Voci
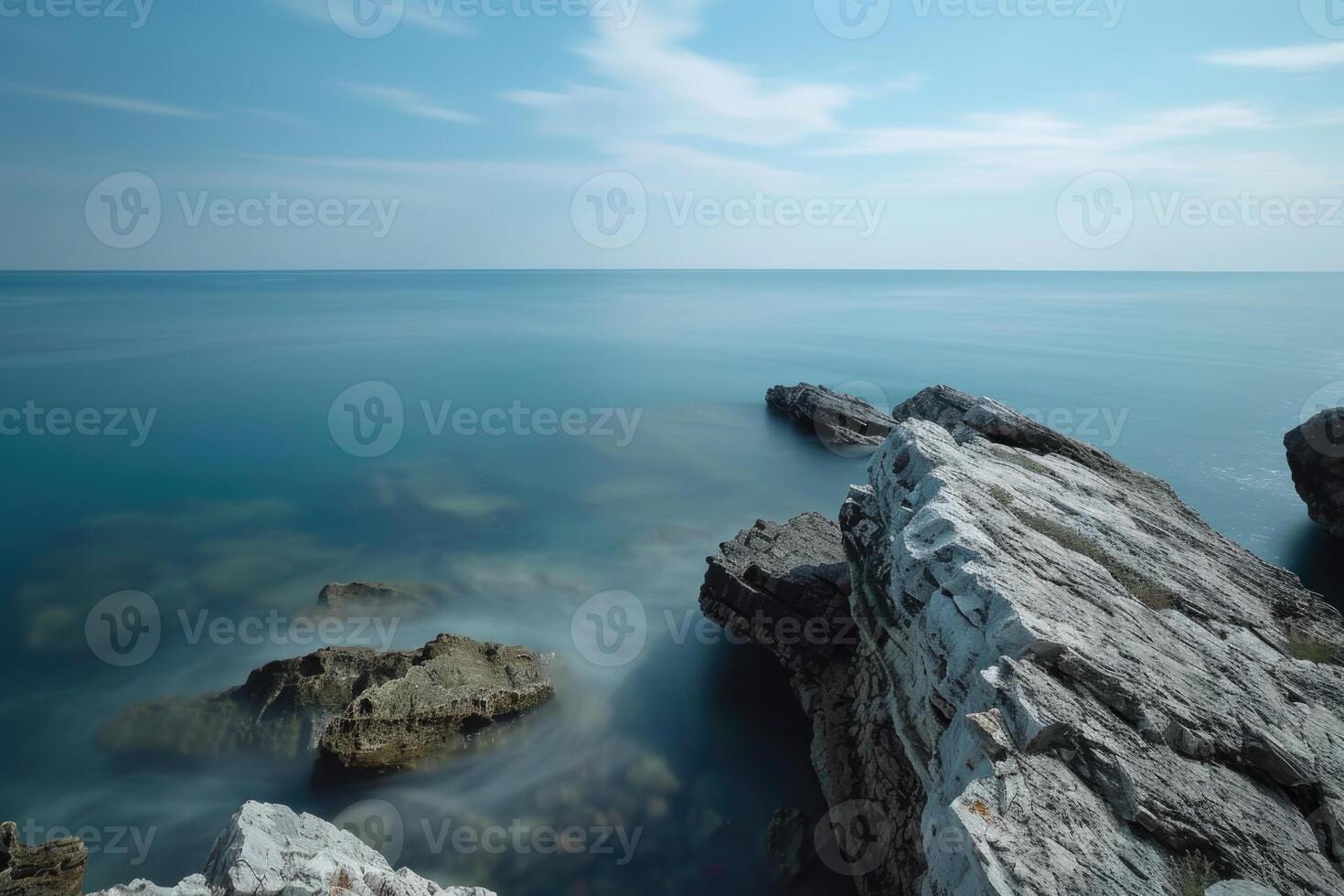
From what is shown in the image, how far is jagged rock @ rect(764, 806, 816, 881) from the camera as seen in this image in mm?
13031

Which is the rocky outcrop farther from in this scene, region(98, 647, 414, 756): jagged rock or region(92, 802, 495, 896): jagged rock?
region(92, 802, 495, 896): jagged rock

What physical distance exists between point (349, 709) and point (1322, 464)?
33.3 meters

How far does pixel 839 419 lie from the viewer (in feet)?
138

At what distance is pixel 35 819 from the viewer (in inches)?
542

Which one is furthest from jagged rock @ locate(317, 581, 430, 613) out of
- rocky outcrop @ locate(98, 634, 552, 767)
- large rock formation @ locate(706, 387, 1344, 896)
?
large rock formation @ locate(706, 387, 1344, 896)

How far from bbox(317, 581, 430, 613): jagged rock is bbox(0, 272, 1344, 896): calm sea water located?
2.57ft

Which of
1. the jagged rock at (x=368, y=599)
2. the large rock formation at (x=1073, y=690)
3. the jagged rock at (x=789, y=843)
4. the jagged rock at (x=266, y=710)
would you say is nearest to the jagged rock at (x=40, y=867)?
the jagged rock at (x=266, y=710)

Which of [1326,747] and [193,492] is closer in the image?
[1326,747]

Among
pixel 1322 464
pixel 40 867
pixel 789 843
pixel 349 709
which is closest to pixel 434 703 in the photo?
pixel 349 709

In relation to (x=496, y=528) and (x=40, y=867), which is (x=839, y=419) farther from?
(x=40, y=867)

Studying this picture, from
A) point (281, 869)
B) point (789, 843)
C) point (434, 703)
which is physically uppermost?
point (281, 869)

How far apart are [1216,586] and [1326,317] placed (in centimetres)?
12562

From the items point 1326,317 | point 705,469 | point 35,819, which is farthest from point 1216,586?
point 1326,317

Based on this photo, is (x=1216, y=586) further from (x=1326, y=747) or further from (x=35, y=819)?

Esercizio da svolgere
Sostituisci "rocky outcrop" con "rock ledge" in tutte le voci riportate sopra e trascrivile lasciando invariato tutto il resto. Ometti le immagini.

Esercizio svolto
From what is shown in the image, how far is jagged rock @ rect(764, 806, 816, 881) from the camera as seen in this image in mm?
13031

Which is the rock ledge farther from in this scene, region(98, 647, 414, 756): jagged rock or region(92, 802, 495, 896): jagged rock?
region(92, 802, 495, 896): jagged rock

What physical distance exists between point (349, 709) and point (1322, 464)?
33.3 meters

How far does pixel 839 419 lie from the viewer (in feet)?
138

At what distance is pixel 35 819 from the viewer (in inches)?
542

Which one is furthest from jagged rock @ locate(317, 581, 430, 613) out of
- rock ledge @ locate(98, 634, 552, 767)
- large rock formation @ locate(706, 387, 1344, 896)
?
large rock formation @ locate(706, 387, 1344, 896)

How far from bbox(317, 581, 430, 613): jagged rock is bbox(0, 272, 1344, 896): calm sea water located?
2.57ft

Which of
1. the jagged rock at (x=368, y=599)
2. the large rock formation at (x=1073, y=690)
3. the jagged rock at (x=789, y=843)
4. the jagged rock at (x=266, y=710)
would you say is nearest to the jagged rock at (x=40, y=867)?
the jagged rock at (x=266, y=710)

Which of [1326,747] and [193,492] is closer in the image?
[1326,747]

Among
pixel 1322 464
pixel 40 867
pixel 789 843
pixel 349 709
which is closest to pixel 434 703 in the photo?
pixel 349 709

In relation to (x=496, y=528) and (x=40, y=867), which is (x=839, y=419) farther from?
(x=40, y=867)

Studying this picture, from
A) point (281, 869)
B) point (789, 843)
C) point (434, 703)
which is physically uppermost?
point (281, 869)

How far apart are [1216,586] and [1326,317] placed (in centimetres)?
12562

From the items point 1326,317 | point 705,469 | point 35,819, which is farthest from point 1216,586?
point 1326,317

Based on this photo, is (x=1216, y=586) further from (x=1326, y=747) or further from (x=35, y=819)?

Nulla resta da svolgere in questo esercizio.